Get Started
The web application was developed through Flask Framework and can run locally.
Environment
First, we really recommend to create a environment to protect other projects and to install the correct library versions. To do so, install the venv package using pip
python3 -m pip install --user virtualenv
Once the virtualenv is installed, create a virtual environment
python3 -m venv /path/to/new/virtual/environment
Clone this repository
git clone https://github.com/andouglasjr/HSapplication/
Finally, go to the correct folder and activate the environment
cd /path/to/new/virtual/environment
source bin/activate
Requirements
In the requirements.txt files you will find all the libraries with their respects versions to make the application work properly. First update your pip
pip install --upgrade pip
Then, run the follow command
pip install -r requirements.txt
If you will not use the classification step, comment the torch library line in the requirements file for speed up the installation.
Install Holopy Modified
The reconstruction step is performed using the Holopy Library with some changes to work on in a web environment. To install this library, enter in holopy folder and run the follow command
python setup.py develop
To MAC users
If some error occurred in the command above, likely is missing gfortran compiler. We recommend to use brew package manager as follow
brew install gfortran
Running Flask Server
Once the requirements have been installed, go to the root directory and run
python run.py
It will be shown the local ip to access the server in web browser.

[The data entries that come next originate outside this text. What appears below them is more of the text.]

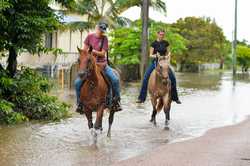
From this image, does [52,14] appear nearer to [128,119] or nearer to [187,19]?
[128,119]

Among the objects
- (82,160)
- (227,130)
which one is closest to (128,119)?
(227,130)

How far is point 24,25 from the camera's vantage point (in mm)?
13203

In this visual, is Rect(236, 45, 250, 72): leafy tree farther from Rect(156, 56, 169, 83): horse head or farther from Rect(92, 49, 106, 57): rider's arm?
Rect(92, 49, 106, 57): rider's arm

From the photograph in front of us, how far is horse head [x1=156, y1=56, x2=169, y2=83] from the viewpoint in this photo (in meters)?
13.9

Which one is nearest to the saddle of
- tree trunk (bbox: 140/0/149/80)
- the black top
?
the black top

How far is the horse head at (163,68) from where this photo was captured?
13945mm

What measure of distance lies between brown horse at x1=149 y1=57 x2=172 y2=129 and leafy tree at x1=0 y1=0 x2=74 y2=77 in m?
2.80

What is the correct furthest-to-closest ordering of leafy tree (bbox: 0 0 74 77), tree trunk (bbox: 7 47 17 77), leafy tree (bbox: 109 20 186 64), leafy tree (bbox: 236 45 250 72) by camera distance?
1. leafy tree (bbox: 236 45 250 72)
2. leafy tree (bbox: 109 20 186 64)
3. tree trunk (bbox: 7 47 17 77)
4. leafy tree (bbox: 0 0 74 77)

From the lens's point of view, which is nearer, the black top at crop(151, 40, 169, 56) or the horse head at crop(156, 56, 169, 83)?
the horse head at crop(156, 56, 169, 83)

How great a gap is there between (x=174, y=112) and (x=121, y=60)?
57.8ft

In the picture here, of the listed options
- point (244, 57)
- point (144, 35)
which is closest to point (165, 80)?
point (144, 35)

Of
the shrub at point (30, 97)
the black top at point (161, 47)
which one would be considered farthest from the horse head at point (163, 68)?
the shrub at point (30, 97)

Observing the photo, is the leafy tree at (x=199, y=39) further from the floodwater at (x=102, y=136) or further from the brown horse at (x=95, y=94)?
the brown horse at (x=95, y=94)

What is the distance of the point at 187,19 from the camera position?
7012cm
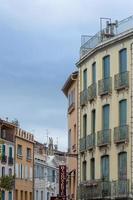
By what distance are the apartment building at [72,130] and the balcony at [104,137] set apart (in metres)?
7.08

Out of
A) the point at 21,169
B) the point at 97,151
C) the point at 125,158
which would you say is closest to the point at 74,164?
the point at 97,151

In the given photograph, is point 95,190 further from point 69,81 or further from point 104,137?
point 69,81

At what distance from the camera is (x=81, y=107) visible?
5991 centimetres

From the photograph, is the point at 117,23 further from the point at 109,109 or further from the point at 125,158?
the point at 125,158

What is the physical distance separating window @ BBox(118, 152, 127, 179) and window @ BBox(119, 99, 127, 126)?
6.93 feet

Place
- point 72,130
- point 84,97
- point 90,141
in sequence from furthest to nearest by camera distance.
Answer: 1. point 72,130
2. point 84,97
3. point 90,141

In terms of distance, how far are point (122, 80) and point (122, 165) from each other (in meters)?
5.76

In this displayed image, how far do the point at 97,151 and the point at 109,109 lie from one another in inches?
135

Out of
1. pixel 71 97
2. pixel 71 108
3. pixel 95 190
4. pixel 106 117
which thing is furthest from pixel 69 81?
pixel 95 190

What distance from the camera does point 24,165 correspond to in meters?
120

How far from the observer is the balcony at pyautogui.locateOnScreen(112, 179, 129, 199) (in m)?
50.6

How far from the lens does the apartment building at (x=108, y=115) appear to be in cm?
5147

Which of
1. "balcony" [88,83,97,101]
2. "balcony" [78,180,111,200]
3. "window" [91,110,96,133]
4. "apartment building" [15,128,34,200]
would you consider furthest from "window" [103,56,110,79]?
"apartment building" [15,128,34,200]

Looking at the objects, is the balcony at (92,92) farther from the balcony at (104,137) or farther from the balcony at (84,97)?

This server is running over https protocol. By missing the certificate, the browser will show a warning message about this. Go to advance and not secure connection.
Some considerations
- The reconstruction step uses a modified version of Holopy. This modification is the separation of the propagation method in order to use the spatial filtering. Please, use the holopy available in the git repository available in this application.
- The machine learning models supported by the application are Resnet, Densenet, SENet and EfficientNet. If you will use another kind of network, please install the equivalent library to the environment.